By Gina Lee – Oil was up on Monday morning in Asia, hitting a more-than-seven-year high over concerns that Russia could invade Ukraine. An invasion could trigger U.S. and European sanctions, disrupting Russian exports in a market that is already tight.

Brent oil futures rose 1.22% to $95.59 by 10:57 PM ET (3:57 AM GMT), after earlier hitting $96.16, the highest since October 2014. WTI futures jumped 1.42% to $94.42, remaining near a session-high of $94.94, the highest since September 2014.

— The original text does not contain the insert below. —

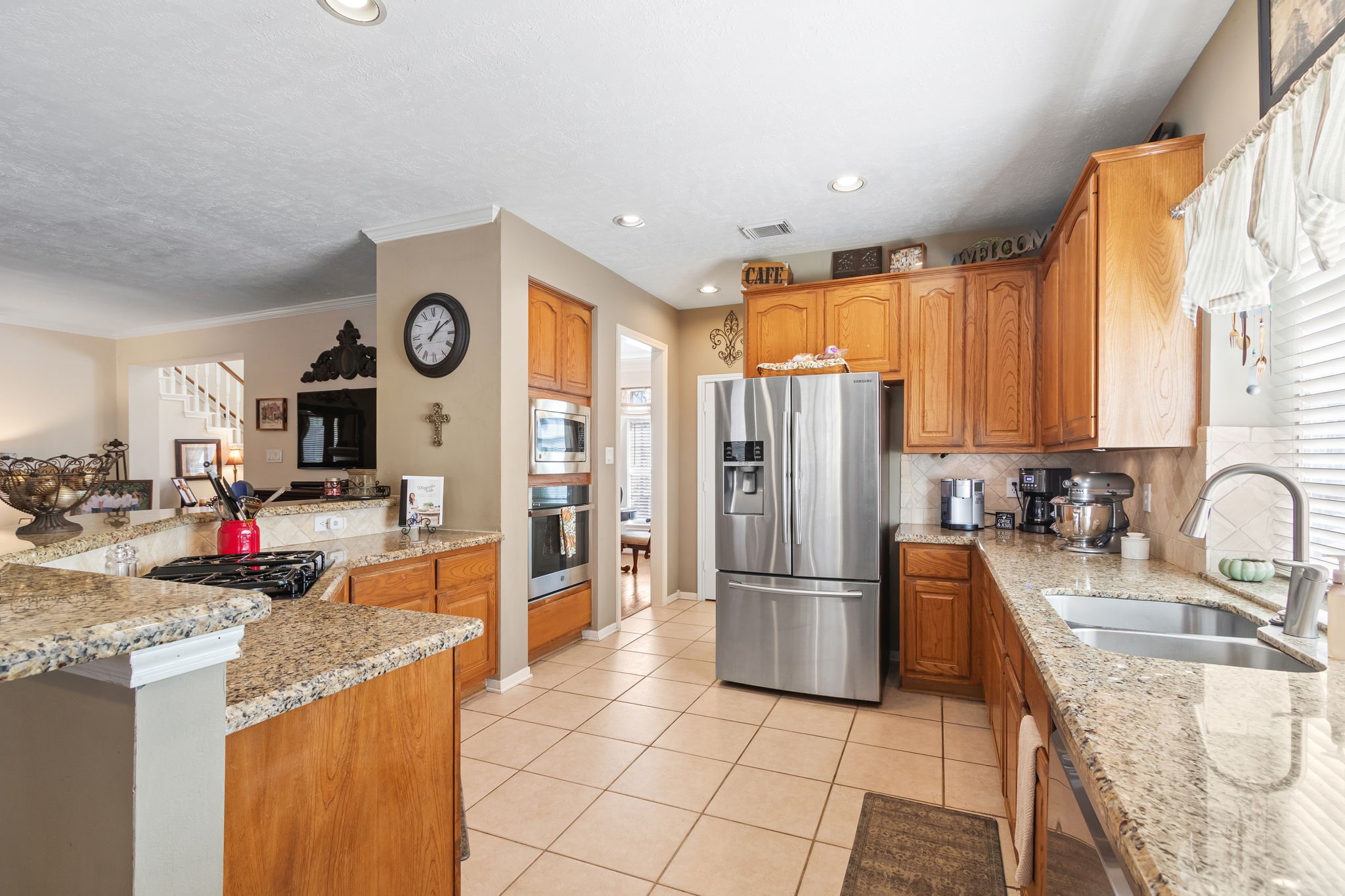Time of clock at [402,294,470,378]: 1:09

The U.S. warned on Sunday that Russia could invade Ukraine at any time and could create a surprise pretext for an attack, comments that have rattled global financial markets.

“If… troop movement happens, Brent crude won’t have any trouble rallying above the $100 level. Oil prices will remain extremely volatile and sensitive to incremental updates regarding the Ukraine situation,” OANDA analyst Edward Moya said in a note.

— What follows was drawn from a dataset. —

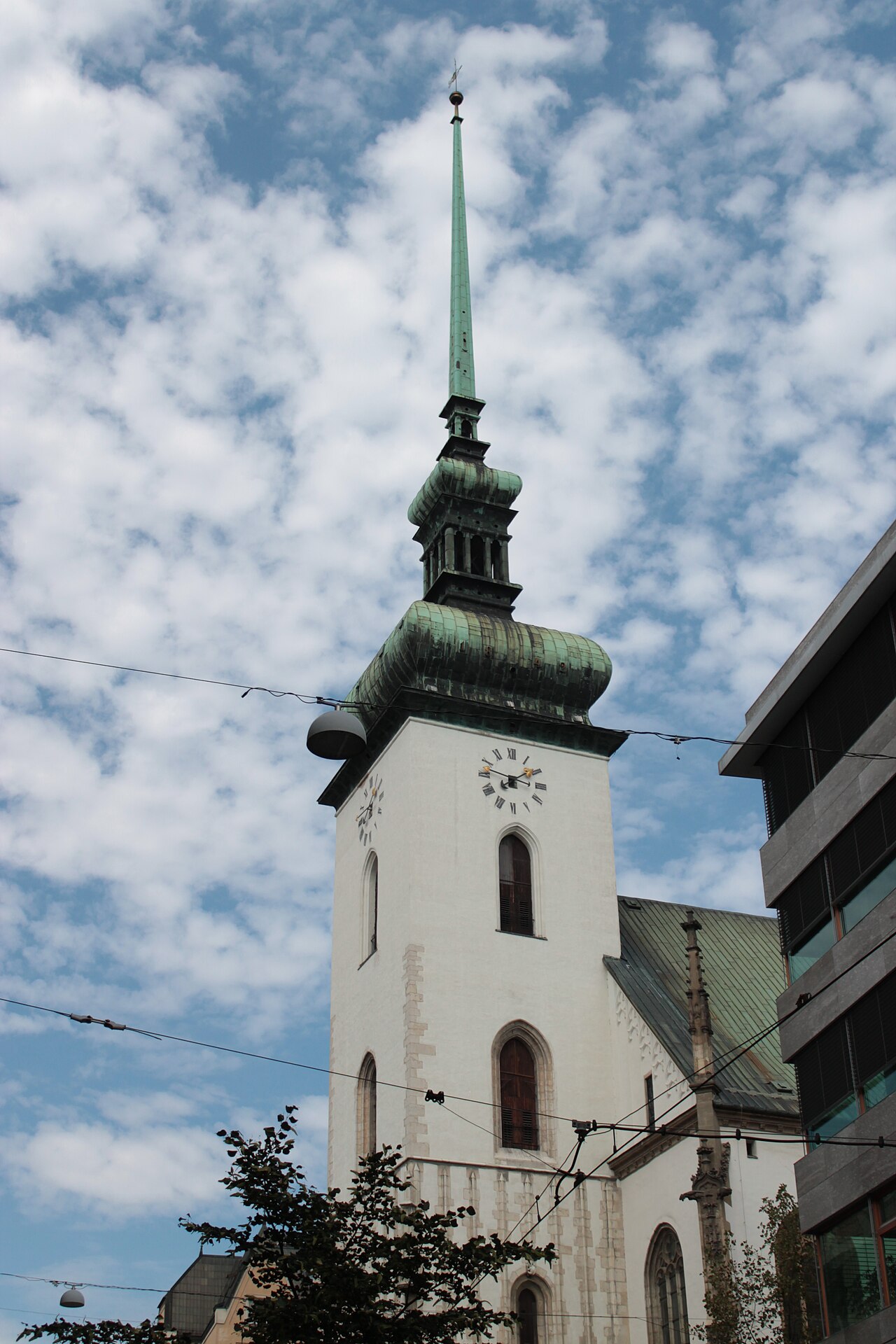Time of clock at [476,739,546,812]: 7:47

These tensions come amid the Organization of the Petroleum Exporting Countries and allies’ (OPEC+) struggle to meet its production goals. The cartel has pledged to increase production by 400,000 barrels per day (bpd) until March 2022.

The International Energy Agency said the gap between OPEC+ output and its target widened to 900,000 bpd in January 2022, while the gap for OPEC alone was at 1.2 million bpd, according to JP Morgan. “We note signs of strain across the group: seven members of OPEC-10 failed to meet quota increases in the month, with the largest shortfall exhibited by Iraq,” JP Morgan analysts said in a Feb. 11 note.

A super-cycle is in full swing with “oil prices likely to overshoot to $125 a barrel on widening spare capacity risk premium”, the note added.

Investors are also monitoring talks between the U.S. and Iran to revive a 2015 nuclear deal, which could potentially add Iranian supply to the global market. However, a senior Iranian security official warned on Monday that progress in talks was becoming “more difficult”.